Dengan mengutip hasil penyelidikan yang dilakukan oleh tim penyelidik dengan 16-anggota yang dipimpin oleh Wakil Menteri Dalam Negeri Brigadir Jenderal Kyaw Zan Myint, media The New Light of Myanmar, seperti dilansir Xinhua, mengatakan penangkapan 30 tersangka tersebut dilakukan sesuai dengan hukum. Sepuluh warga Muslim terbunuh di dalam bus penumpang oleh massa di Taunggup, 3 Juni.
Laporan menyebutkan 19 dari 24 tersangka telah ditahan oleh polisi setempat terkait penyerbuan ke Kantor Polisi Sittway pada 3 Juni. Sebelum terjadi pembunuhan 10 warga Muslim Benggala, seorang wanita etnis Rakhine, Ma Thida Htway (27), diperkosa dan dibunuh oleh tiga warga Benggala di Desa Kyauknimaw, kota Yanbye, pada 28 Mei.
Ketiga warga tersebut ditahan pada 29 Mei namun satu dari mereka melakukan bunuh diri pada 9 Juni, ketika mereka ditahan di penjara Kyaukpyu. Sedangkan dua yang lain dikenai hukuman mati di Pengadilan Kota Kyaukpyu pada 18 Juni.

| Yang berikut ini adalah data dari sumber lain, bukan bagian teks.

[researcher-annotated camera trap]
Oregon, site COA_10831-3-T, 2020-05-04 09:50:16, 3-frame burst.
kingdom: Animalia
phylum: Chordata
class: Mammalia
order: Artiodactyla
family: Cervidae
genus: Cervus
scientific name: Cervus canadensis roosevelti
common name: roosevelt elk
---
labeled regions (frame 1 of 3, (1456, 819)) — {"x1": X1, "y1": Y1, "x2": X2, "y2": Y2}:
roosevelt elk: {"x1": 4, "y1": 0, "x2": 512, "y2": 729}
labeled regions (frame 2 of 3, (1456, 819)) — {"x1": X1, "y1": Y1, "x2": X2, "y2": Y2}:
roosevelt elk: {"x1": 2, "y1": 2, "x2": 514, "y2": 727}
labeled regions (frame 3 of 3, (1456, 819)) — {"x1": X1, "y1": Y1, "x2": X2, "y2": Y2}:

Menurut pejabat setempat, jumlah korban kerusuhan di Negara Bagian Rakhine naik menjadi 78 hingga 24 Juni, sementara 3.158 rumah penduduk hancur terbakar dan terjadi 97 kali penyerangan. Sekitar 52.000 warga meninggalkan kota yang dilanda kerusuhan itu. Selama dua pekan terakhir, sejumlah warga kembali ke desa mereka di negara bagian itu setelah pemerintah menyatakan telah mengembalikan stabilitas dan perdamaian di wilayah itu.
Sejak 10 Juni, keadaan darurat dan jam malam diberlakukan atas enam kota kecil termasuk Maungtaw dan Sittiway. Rangkaian insiden berdarah telah memicu kerusuhan besar, yang berawal di Kota Maungtaw, di Negara Bagian Rakhine pada 8 Juni.